Gegen Schreibtischtäter?

BernerZeitung

Kürzlich veröffentlichte Amnesty International (AI) unter dem Titel «Polizei, Justiz und Menschenrechte in der Schweiz: Anliegen und Empfehlungen von Amnesty International» einen Bericht. Drei Jahre lang habe die Menschenrechtsorganisation die Polizeipraktiken in unserem Land untersucht. Selbstverständlich ist, dass sich unsere Polizei rechtmässig verhalten muss. Trotzdem traute ich meinen Augen nicht, denn die Anschuldigungen sind mehr als happig: Polizistinnen und Polizisten würden rassistisch handeln und ihre Macht missbrauchen ? ja sogar Misshandlungen und Folter würden vorkommen. Schwarze, Asylbewerber, Globalisierungsgegner, Fussballfans und Jugendliche seien dabei überdurchschnittlich betroffen.

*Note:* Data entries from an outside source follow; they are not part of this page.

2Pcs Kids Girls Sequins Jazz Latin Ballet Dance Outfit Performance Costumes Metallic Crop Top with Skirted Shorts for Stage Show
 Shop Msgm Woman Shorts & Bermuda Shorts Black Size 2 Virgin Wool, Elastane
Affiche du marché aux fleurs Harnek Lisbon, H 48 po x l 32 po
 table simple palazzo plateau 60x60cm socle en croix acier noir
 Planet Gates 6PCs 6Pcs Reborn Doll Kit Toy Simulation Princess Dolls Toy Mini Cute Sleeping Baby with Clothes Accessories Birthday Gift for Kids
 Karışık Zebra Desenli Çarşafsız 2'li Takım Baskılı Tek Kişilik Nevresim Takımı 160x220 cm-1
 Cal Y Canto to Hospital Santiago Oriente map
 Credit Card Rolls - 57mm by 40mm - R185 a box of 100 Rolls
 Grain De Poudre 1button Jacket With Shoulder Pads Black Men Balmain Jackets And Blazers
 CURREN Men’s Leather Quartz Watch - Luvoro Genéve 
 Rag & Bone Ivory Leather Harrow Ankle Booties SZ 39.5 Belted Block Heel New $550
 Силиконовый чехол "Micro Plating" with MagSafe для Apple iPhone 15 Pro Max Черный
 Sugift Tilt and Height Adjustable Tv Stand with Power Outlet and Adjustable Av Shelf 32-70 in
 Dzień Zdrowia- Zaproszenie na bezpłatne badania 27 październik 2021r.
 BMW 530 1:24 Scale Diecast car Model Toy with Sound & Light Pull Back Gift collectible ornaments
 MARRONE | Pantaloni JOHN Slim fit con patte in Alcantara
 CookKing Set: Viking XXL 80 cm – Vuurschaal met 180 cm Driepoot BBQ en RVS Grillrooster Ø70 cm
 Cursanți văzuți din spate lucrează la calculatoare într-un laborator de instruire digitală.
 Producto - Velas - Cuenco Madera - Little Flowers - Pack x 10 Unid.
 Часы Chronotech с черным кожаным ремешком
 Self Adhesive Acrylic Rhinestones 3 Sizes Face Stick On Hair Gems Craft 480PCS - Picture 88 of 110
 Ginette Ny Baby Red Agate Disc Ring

Dabei analysierte AI 30 Fälle in drei Jahren ? oder 10 Fälle pro Jahr! Täglich stehen bei uns aber 16000 aktive Polizistinnen und Polizisten im Dienst und leisten zwei oder drei Einsätze. Über den Daumen gerechnet wird also pro Tag bis zu 40000 Mal eingegriffen, womit sich schon die Frage nach der Repräsentanz des Berichtes stellt. AI geht zudem anscheinend von einer Schuldvermutung ? üblicherweise gilt in einem Rechtsstaat die Unschuldsvermutung ? aus. Meines Wissens wurde die Polizei in diese Abklärungen nicht miteinbezogen. Zumindest unser Korps oder ich als Mitglied der vorgesetzten Behörde wissen nichts davon!

Die Anschuldigungen sind nicht nur unfair und unverhältnismässig, sondern auch sachlich unbegründet. Die Polizei ist der Prügelknabe zwischen den Fronten: auf der einen Seite die lieben Wohlstands-Wunderkinder als Demonstranten oder Wochenendsäufer ? auf der anderen Seite solche AI-Schreibtischtäter, welche vorgeben, es stehe mit unserer Polizei schlimmer als in einer Bananenrepublik.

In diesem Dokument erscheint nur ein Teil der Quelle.